Copy out the rows from the line containing "Between the tree" through the line containing "22271 millimetres", word for word, and nothing else.
[START MATERIAL TO PROCESS]
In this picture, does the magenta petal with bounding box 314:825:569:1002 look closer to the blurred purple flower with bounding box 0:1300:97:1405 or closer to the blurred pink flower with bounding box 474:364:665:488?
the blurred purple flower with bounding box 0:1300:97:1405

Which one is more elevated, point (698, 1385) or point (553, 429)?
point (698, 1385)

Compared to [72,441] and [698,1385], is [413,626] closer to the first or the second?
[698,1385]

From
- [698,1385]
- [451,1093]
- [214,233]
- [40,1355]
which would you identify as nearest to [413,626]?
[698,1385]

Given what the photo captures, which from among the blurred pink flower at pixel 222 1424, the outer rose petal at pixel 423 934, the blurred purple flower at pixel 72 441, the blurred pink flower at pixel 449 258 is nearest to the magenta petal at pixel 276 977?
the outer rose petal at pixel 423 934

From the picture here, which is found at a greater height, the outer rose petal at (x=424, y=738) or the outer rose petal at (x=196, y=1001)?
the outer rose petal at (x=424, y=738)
[END MATERIAL TO PROCESS]
[START MATERIAL TO PROCESS]
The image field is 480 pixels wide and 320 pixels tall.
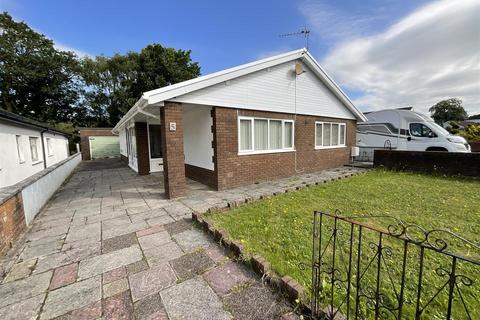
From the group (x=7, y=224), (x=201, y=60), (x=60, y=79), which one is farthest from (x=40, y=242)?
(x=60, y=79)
[END MATERIAL TO PROCESS]
[START MATERIAL TO PROCESS]
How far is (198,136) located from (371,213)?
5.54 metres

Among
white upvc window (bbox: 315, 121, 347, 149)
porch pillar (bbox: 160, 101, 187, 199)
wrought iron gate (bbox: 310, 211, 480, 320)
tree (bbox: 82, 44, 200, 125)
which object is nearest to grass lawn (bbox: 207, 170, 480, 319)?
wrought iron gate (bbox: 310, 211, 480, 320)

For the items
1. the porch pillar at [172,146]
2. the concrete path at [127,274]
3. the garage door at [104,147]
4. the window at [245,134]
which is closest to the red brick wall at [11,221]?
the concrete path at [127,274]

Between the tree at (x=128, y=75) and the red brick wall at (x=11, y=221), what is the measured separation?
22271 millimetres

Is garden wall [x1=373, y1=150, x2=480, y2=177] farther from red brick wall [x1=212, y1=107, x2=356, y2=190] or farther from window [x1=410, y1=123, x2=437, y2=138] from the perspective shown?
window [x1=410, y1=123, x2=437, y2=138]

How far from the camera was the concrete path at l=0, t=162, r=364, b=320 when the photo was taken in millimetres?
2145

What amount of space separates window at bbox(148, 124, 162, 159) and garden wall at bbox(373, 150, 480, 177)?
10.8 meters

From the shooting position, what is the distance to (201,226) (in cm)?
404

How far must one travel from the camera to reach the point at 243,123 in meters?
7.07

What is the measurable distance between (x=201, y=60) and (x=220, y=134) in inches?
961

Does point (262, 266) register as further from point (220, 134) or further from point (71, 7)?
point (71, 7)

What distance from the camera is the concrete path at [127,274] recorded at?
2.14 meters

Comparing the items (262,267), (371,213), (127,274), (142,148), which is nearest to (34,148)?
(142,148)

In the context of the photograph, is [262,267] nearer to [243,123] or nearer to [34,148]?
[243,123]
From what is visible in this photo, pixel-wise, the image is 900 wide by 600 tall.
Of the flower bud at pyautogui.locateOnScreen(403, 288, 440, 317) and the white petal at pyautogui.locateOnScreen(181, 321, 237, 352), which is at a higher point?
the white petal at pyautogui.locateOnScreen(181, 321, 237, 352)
[END MATERIAL TO PROCESS]
**REPLY TO THE EXERCISE**
Between the tree at (x=128, y=75) and the red brick wall at (x=11, y=221), what is the measured separation?
22271 millimetres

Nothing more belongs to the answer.